The Cow-Tree.
Among the noblest of the forest monarchs appears a tree with deeply-scored reddish and ragged bark. Who would
have supposed that from that vast trunk would issue a milky liquid scarcely distinguishable at first from that of the cow? Yet such is the sap coming from the opening made by the axe from the massaranduba or cow-tree. When fresh it serves every purpose of real milk when mixed with coffee; but drunk pure has a somewhat coarse taste—and it is considered dangerous to drink much of it, however refreshing a small quantity may be. It soon thickens, and forms a tenacious glue, which can be usefully employed in cementing crockery. A decoction of the bark is employed as a red dye for cloth. The fruit, also, is largely consumed; while the wood is excessively durable in water.

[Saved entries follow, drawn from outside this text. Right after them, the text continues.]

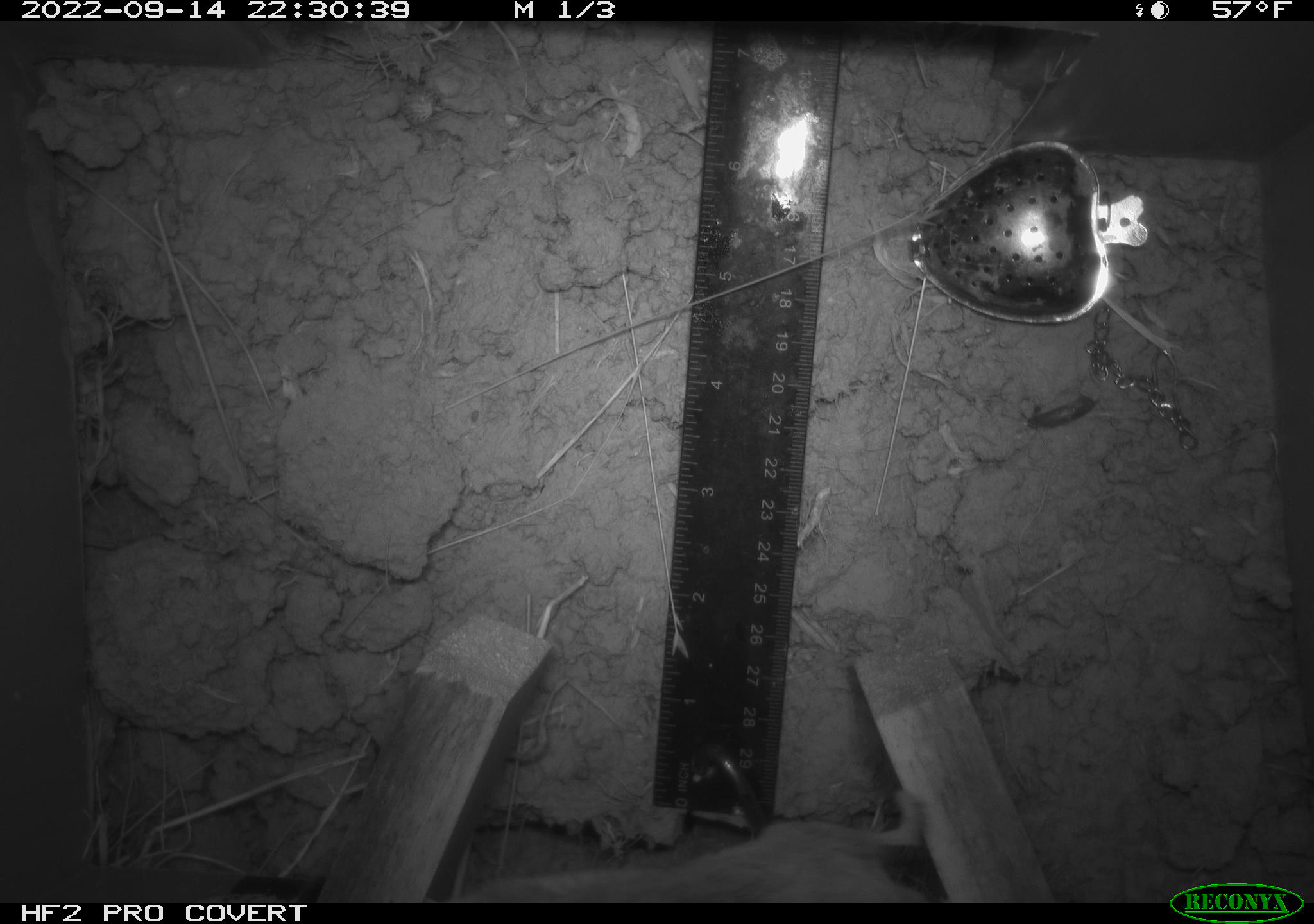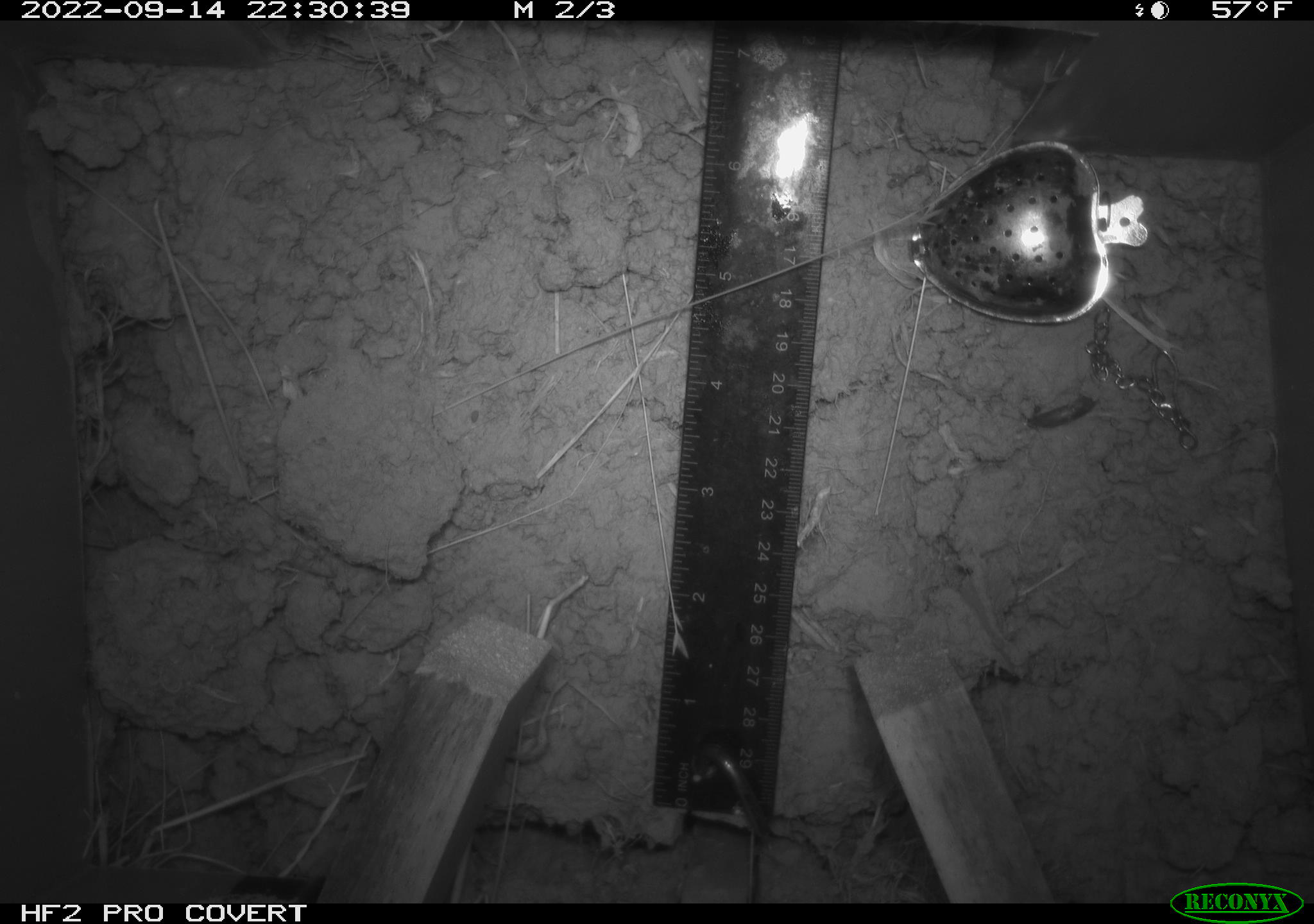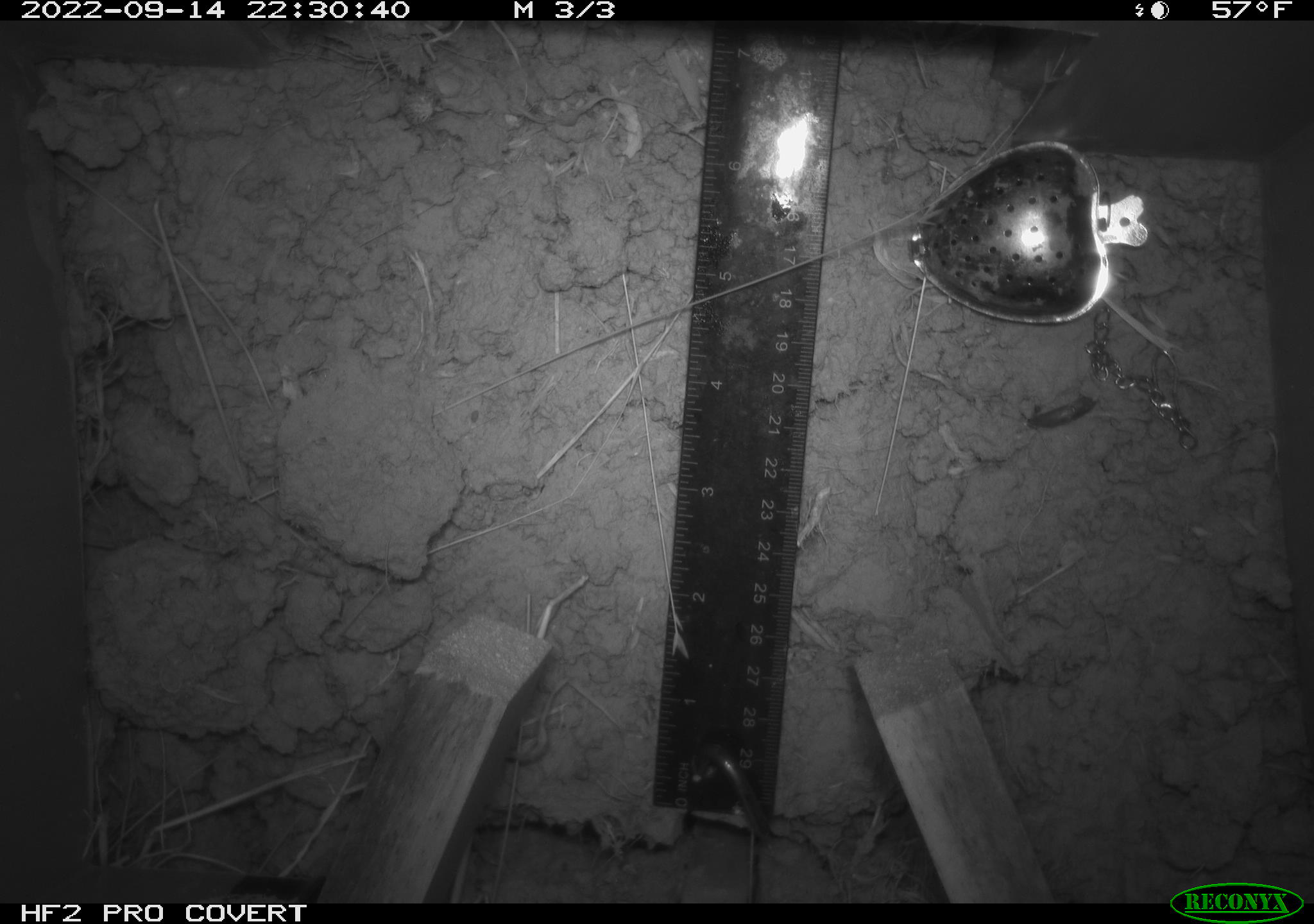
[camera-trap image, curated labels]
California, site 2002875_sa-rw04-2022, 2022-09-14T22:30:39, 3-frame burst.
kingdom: Animalia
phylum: Chordata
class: Mammalia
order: Rodentia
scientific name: Rodentia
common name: mouse species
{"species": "mouse species (Rodentia)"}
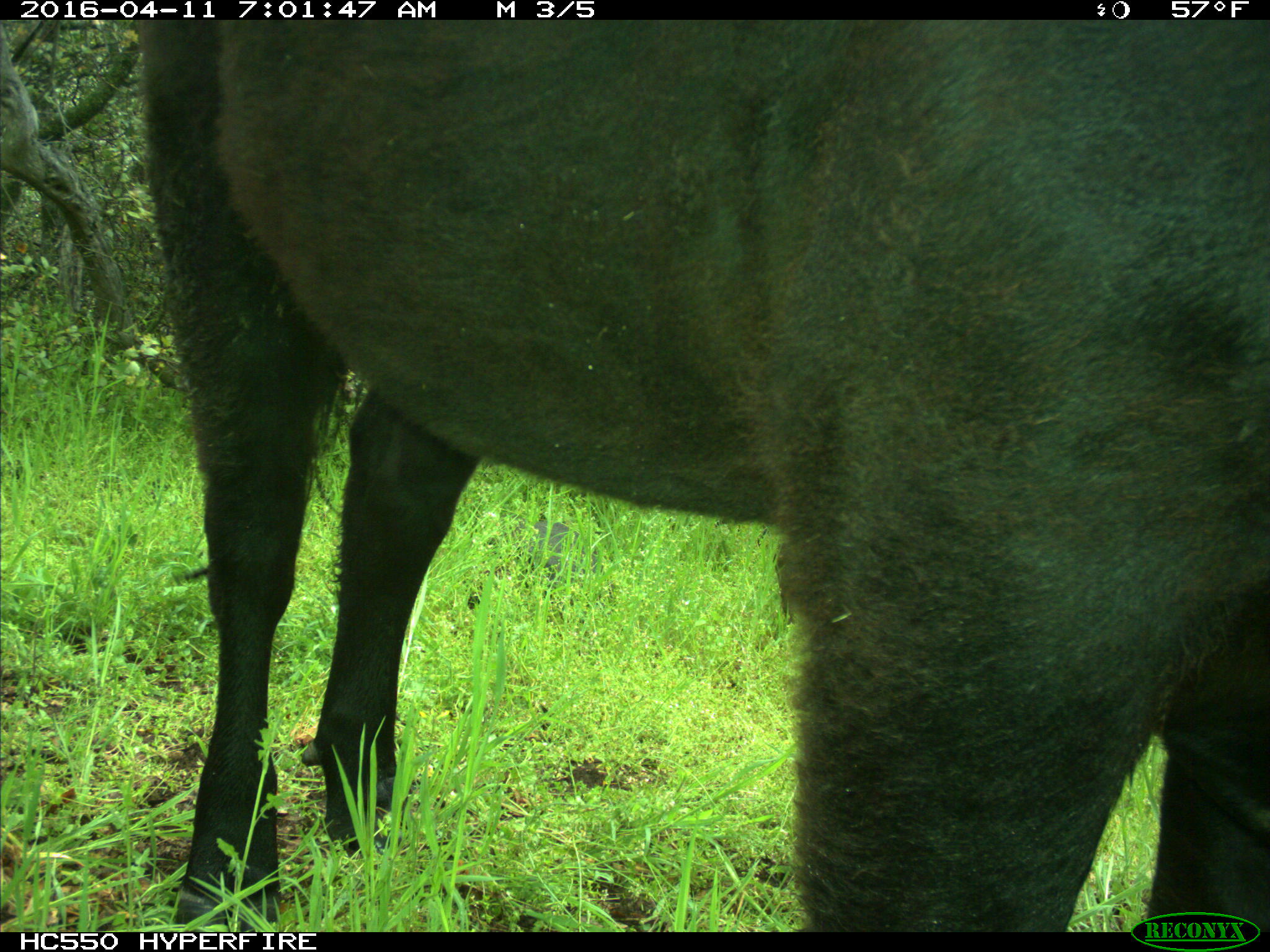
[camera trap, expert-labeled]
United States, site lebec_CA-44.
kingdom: Animalia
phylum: Chordata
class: Mammalia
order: Artiodactyla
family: Bovidae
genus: Bos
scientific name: Bos taurus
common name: domestic cow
Bos taurus (domestic cow).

Monkeys’ Drinking-Cups—Brazil-Nut Tree.
Two lofty trees, closely allied to each other—the Lecythis ollaria and the Bertholletia excelsa—produce enormous capsules full of nuts. The first, called the sapucaya, yields these curious capsules known as cuyas de maccao, or monkeys’ drinking-cups. At the top is a circular hole, to which a natural lid fits exactly. On the nuts becoming ripe the lid is loosened, and the heavy cup falling to the ground, the nuts are scattered far and wide, when they are eaten by numerous animals on the watch for them. The collectors, therefore, have difficulty in obtaining them. The other tree, known as the Brazil-nut tree, produces similar wooden vessels; but as they have no lid, they fall entire to the ground, and are thus preserved till human beings come to collect them, when they are shipped to England and other parts of the world.
The Victoria Regia.
On the surface of the tranquil pools, amid the recesses of the forest, float the wide-spreading circular leaves of the magnificent Victoria regia, like vast dishes—their edges turned up all round—with beautiful flowers rising amid them. The colour varies from the velvety white outer petals through every shade of rose to the deepest crimson, and fading again to a creamy yellowish tint in the heart of the flower. The natives
call it the forno do piosoca, or oven of the jacana—the leaves being like that of the baking-pans, or ovens, on which the mandioca meal is roasted. The leaf rises from the root at the bottom of the pool, on a stock armed with sharp spines.